Bassam Alwachi, activiste d’ICSSI et promoteur, à Bassora, d’initiatives concrètes pour la coexistence religieuse, explique : « La crise politique est exacerbée par le front ouvert par Daech et le nombre élevé de personnes déplacées à l’intérieur du pays. Pour des raisons de sécurité, même les institutions renforcent leur composante sectaire. Nous devons pourtant unir nos forces pour créer une société stable à même de construire la paix et de donner un avenir aux jeunes. Pour cela, nous devons cultiver et diffuser les valeurs de la coexistence, de la paix, de la non-violence et soutenir les mouvements de protestation non violente qui recherchent la justice sociale et le respect des droits de l’homme ».
A Bagdad, au cours du Forum, nombreux de ces mouvements étaient présents : l’organisation Tammuz pour le développement social ; LaOnf Baghdad Group qui continue de surveiller les institutions et les initiatives de protestation non-violente ; Femmes pour la Paix qui se concentrent actuellement sur les problèmes des femmes déplacées ; des syndicats d’ingénieurs pour surveiller et contrôler les lois sur les travailleurs ; Combine the disabled in Iraq, la première et plus grande organisation du pays qui traite des droits des personnes handicapées ; Ektebar Media Center qui offre des compétences en matière de piratage et brouillage aux activistes présents sur les médias sociaux ; l’organisation Larsa qui œuvre pour les droits des minorités ethniques et religieuses ; le Forum des femmes journalistes irakiennes militant pour l’égalité des sexes dans les médias, et bien d’autres.

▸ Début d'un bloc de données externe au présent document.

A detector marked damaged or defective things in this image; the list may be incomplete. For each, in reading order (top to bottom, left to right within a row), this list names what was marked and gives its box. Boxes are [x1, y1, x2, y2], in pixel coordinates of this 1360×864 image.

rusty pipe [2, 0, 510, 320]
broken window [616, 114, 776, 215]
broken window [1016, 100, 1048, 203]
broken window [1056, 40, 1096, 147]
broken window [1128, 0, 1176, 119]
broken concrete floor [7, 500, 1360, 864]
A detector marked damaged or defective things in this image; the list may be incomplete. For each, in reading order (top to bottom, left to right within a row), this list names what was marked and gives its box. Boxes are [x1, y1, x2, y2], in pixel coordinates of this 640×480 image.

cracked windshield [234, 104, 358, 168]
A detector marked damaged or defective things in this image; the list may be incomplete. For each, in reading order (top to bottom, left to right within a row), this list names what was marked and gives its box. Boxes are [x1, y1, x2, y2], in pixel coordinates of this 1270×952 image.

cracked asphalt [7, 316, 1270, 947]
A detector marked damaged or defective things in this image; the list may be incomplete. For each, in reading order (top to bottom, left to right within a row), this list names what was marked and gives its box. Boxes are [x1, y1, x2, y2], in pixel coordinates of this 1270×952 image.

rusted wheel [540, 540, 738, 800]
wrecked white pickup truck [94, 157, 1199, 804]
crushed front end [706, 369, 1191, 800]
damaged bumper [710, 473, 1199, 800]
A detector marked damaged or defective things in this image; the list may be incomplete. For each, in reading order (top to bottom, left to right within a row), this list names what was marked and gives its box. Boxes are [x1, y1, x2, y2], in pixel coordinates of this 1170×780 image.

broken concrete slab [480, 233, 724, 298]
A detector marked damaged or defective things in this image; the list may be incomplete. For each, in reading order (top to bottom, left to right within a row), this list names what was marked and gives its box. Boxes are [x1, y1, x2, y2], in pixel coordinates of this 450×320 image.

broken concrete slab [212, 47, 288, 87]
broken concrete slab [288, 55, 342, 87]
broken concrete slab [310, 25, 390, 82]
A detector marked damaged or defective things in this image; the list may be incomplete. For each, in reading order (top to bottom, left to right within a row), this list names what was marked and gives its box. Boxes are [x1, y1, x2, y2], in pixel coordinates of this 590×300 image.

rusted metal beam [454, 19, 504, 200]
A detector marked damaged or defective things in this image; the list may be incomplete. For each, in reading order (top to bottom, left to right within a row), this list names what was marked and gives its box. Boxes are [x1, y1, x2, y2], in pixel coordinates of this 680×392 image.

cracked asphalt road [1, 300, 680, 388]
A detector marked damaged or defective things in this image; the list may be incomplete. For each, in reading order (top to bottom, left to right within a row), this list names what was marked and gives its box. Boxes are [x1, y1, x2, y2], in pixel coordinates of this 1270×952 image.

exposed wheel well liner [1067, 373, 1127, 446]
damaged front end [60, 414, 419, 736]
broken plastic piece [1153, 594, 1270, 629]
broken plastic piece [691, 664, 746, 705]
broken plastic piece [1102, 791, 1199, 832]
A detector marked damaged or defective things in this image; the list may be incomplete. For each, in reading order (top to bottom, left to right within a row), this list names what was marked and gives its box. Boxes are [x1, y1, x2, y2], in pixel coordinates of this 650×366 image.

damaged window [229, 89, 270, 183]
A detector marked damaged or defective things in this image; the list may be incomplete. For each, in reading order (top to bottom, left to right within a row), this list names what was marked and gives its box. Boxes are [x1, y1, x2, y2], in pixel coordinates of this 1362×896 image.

Cet espace libre de discussions et de débats partisans, laïcs et non-gouvernementaux est toujours très attendu par les Irakiens et les quelques internationaux qui, pour des raisons de sécurité, soutiennent, discrètement mais aux côtés de leurs confrères, cette aspiration à une vie meilleure. Parmi ces derniers on retrouve Nicholas Visconti, italien, président de Sport against violence qui soutient grandement, chaque année, l’initiative du Marathon de Bagdad. « En soi, cela semblait utopique il y a quelques années, lorsque nous avons commencé à courir à Bassora, Erbil, puis finalement à Bagdad. C’est un défi lancé au terrorisme et aux horreurs perpétrées au cours des vingt dernières années, horreurs que le peuple irakien a dû supporter. Organiser un marathon à Bagdad, même dans les murs d’une université ou dans un parc urbain protégé, demeure un geste à fort impact social et psychologique ».
Seule note discordante : la faible attention des médias même si les participants s’en contentent et continuent d’espérer. Comme Nawres Shaibani, une des militantes les plus impliquées en matière de préservation du bassin du Tigre et de l’Euphrate au sein des associations Save the Tigris et Iraqi Marshes, leur dernière campagne a donné d’excellents résultats au niveau international, notamment en attirant l’attention de l’Unesco sur la nature irakienne en péril. « Le risque c’est que les médias internationaux perdent tout intérêt pour le Forum social irakien, préférant les nouvelles du front. Mais l’essentiel c’est que les médias locaux relaient le Forum social, c’est ainsi que nous pourrons avoir de l’influence sur notre société. Nous nous devons d’insister : la persistance paie ».